I chose to sit at the last row of the first section and against the aisle. At that position, I should get unobstructed view of the march-in without stepping out to the aisle. I have no intention to get in the way of the photographers and videographers engaged by the wedding couple to do their job.
As I was settling in my seat, I heard someone turning to me and asked “Are you Mr. Chester?” Only ballet students and parents of the students call me by that name. It did not take me long to recognise that it was De Xin’s mum. We exchanged a few words politely and she proceeded to greet other guests.
While waiting for the guests to stream in, I looked around me for familiar faces, and found none. I browsed the programme and as usual, there would be a photo taking session with sequence. If there were anyone I knew who were present, I would meet them when we were called for the group photos. So I just got myself comfortable and trained my eye for interesting subjects to capture.
I swapped out the 8mm lens for the 85mm f/1.4. The 85mm is one of the best lenses for portraiture and events due to its shallow depth of field to deliver blurred foreground and background, resulting in a pinpoint isolation and focus on the intended subject. This lens, produced by Samsung for the NX mount, offers supreme optics. I am one of the remaining users of this defunct system as Samsung has ceased the mirrorless line.
Moments after 10.15am, the ceremony commenced. Flower girls walked down the aisle, followed by the first bridesmaid, then the second. When it was time for De Xin and her dad to step on, the veil got caught. Fortunately, it was promptly resolved, like all dads managed.
There is something about church weddings that calm me. It is probably the blend of pipe organ, choral singing and the natural reverbs of the hall. The occasional traffic noises broke the tranquility as Father Justin Lim shared the word. He explained that every couple is unique, hence friends and families should not interfere with their own ideas since their personalities and ways of handling disputes are different.
Shortly after, the exchange of vows was taken. I took 2 shots. One was a close up with the 85mm.
I wanted to do a wider shot, so I snapped with the Huawei P10 Plus. Being experienced in events photography, I always bring 2 camera bodies fitted with different lenses to capture different perspectives without the hassle of swapping lenses. But since I am attending the wedding as a guest, bringing 2 camera bodies would be an overkill. The Huawei P10 Plus achieved similar depth of field outcome comparable to a DSLR, although the pixel quality is far from NX1. It is good enough for me to document this moment.
And finally, the first kiss as Man and Wife. Focus was not on the couple because I framed the couple off-centre and caused the AF sensor to pick another focal point. I suppose it was a good mistake as Jesus appeared as the main focus, as it should be the case for all Christian and Catholic families.
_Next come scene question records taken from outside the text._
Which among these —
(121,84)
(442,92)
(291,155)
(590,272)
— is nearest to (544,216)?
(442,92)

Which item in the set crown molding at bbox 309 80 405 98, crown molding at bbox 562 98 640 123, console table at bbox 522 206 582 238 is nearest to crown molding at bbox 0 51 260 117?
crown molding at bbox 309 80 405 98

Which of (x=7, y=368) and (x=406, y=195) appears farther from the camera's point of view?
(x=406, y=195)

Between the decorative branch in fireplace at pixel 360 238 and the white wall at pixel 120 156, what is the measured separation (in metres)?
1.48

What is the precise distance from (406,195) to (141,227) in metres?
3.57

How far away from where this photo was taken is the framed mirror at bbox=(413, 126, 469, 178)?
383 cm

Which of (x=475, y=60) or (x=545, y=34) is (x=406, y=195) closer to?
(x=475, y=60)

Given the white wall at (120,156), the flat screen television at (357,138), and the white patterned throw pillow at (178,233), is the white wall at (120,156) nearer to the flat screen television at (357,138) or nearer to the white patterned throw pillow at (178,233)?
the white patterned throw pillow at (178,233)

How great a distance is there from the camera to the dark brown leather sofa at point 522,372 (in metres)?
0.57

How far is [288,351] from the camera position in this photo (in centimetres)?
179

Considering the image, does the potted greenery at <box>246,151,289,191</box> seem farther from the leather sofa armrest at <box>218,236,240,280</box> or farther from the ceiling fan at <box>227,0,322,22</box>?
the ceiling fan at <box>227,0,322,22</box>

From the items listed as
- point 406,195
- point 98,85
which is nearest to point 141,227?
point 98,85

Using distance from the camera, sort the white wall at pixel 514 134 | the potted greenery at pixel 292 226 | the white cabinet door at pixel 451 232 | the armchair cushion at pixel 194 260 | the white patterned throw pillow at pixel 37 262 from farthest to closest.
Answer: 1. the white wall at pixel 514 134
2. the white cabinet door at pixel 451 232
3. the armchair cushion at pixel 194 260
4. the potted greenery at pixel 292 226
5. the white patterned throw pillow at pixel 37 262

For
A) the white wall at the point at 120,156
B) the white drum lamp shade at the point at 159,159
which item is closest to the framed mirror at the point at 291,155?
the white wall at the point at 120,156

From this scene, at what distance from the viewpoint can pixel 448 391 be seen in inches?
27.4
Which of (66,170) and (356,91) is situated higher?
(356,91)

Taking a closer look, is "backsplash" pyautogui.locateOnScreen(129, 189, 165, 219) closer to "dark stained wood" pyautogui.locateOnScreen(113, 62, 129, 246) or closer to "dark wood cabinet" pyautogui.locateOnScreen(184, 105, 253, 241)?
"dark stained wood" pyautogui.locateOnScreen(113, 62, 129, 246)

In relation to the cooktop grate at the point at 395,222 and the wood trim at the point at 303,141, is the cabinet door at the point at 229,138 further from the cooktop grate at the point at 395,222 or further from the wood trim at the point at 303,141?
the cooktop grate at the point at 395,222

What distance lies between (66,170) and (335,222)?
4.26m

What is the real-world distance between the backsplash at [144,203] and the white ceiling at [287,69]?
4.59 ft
With the solemnisation coming to an end, I waited patiently for my turn to have a photo opportunity with De Xin. Even though we have not met personally in years since she graduated from the ballet school, Facebook updates made us feel less estranged.
As it was not possible to hold a conversation at lengths in such occasion, I gave them my congratulations briefly, and asked if she would be appearing later at the lunch reception, so that we might catch up again.
Very often, people thank me for some of the things I do for them. But I should be the one thanking them for the opportunity to experience new events in my life, other than the routine Saturdays.